• AIM OF THE EXERCISE
Please repeat all of the entries below word for word, leaving the pictures out.

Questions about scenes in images
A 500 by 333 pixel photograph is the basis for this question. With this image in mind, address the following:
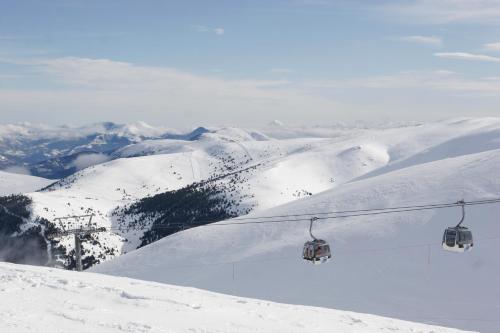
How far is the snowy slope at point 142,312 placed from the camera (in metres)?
14.3

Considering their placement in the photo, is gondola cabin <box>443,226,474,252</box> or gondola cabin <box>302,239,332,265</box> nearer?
gondola cabin <box>443,226,474,252</box>

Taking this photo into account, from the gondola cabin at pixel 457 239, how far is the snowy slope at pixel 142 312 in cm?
800

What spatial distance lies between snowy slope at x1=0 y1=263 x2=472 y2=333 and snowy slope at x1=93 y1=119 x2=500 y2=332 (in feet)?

• OUTPUT
A 500 by 333 pixel photograph is the basis for this question. With this image in mind, address the following:
How far is the snowy slope at point 142,312 placed from the camera (in metres)?
14.3

Considering their placement in the photo, is gondola cabin <box>443,226,474,252</box> or gondola cabin <box>302,239,332,265</box> nearer?
gondola cabin <box>443,226,474,252</box>

Taking this photo into account, from the gondola cabin at pixel 457 239, how far is the snowy slope at pixel 142 312 in cm?
800

What spatial distance lies between snowy slope at x1=0 y1=263 x2=472 y2=333 and snowy slope at x1=93 y1=119 x2=500 y2=332 (in feet)?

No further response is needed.